Aktuelle Software profitiert nur relativ wenig von HT. Aber es ist abzusehen, dass
zukünftige Software von den Möglichkeiten stärker Gebrauch macht. Also schlecht
ist es nicht, die Frage ist nur, ob es derzeit den höheren Preis wert ist.

Gruß
Martin


----------



## möp (23. Oktober 2003)

danke für den link, war recht interesant zu lesen...

aber ich denke ich werd noch etwas warten, bis die technologie salonfähig ist (bis mein chef mir nen neuen rechner zugesteht  )

mfg
möp


----------



## melmager (25. Oktober 2003)

Mal ein wenig Offtoppic:

Kollege von mir hat sich ein P4 HT zugelegt und siehe da das Sytem mault weil der Lüfter
vom 2. Prozessor nicht läuft 
Dann haben wir halt den virtuellen Lüfter für den virtuellen Prozessor eingebaut 
(Sprich ein BS Patch)


----------



## chibisuke (25. Oktober 2003)

Aufpassen musst du was betriebssystem betrifft auch weil jeder prozesser als 2 erkannt wird das du ein multi-CPU fähiges OS benutzt! und die maximale prozessoranzahl damit nicht überschreitest.. 

sprich Win2k pro, XP pro wenn du nur eine CPU drin hast und hyperthreading..
Win2k pro mit neuestem SP oder XP pro wenn du 2 CPUs drin hast mit hyperthreading, denn das währen dann 4 CPUs.. win2k pro verwaltet dir aber nur 2.. entsprechend aktuelles SP drauf damit er erkennt das es nur 2 CPUs sind...

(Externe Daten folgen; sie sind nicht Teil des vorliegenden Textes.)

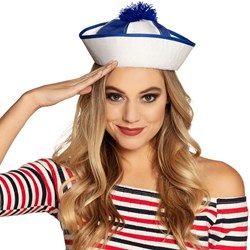 Boland - Marine Mütze blau weiß - Matrosenhut Erwachsene Unisex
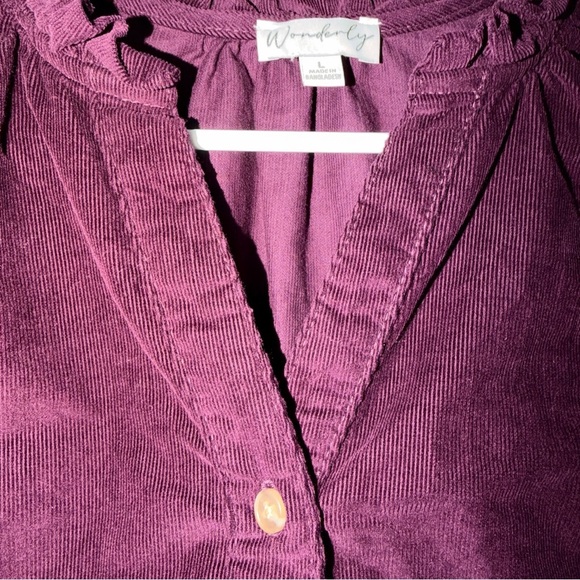 Wonderly Deep Plum Button Front Top Size Large - Picture 4 of 7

oder sonst eben Win2k(3) server


----------



## Theeagle (28. Oktober 2003)

Auf welchen OS geht HT nun Also auf einen realen Prozessor bezogen...ich hatte mal gelesen das es nur mit WinXP , und dann auch nur wenn man Windoof NACH dem einbau und der HT-Aktivierung im Bios installiert !

Aber geht es nun auch Win2k mit SP4 oder was
Und da ich keine CD hab auf der SP4 direkt mit drauf ist müsste ich da ja auch erst Windoof so installieren, und nachher SP4...wird da HT noch korrekt eingerichtet?


----------



## Erpel (28. Oktober 2003)

Soweit ich weiß unterstützt Win2000 Prof. von anfang an 2 cpu's.


----------



## chibisuke (28. Oktober 2003)

Wie gesagt, eine hyperthreading CPU wird ohne SP als 2 CPUs erkannt.. bei 2 CPU boards mit hyperthreding prozessoren gibt das also 4 virtuelle prozessoren
und das kann Win2k pro nicht mehr ... also SP drüber ziehen


----------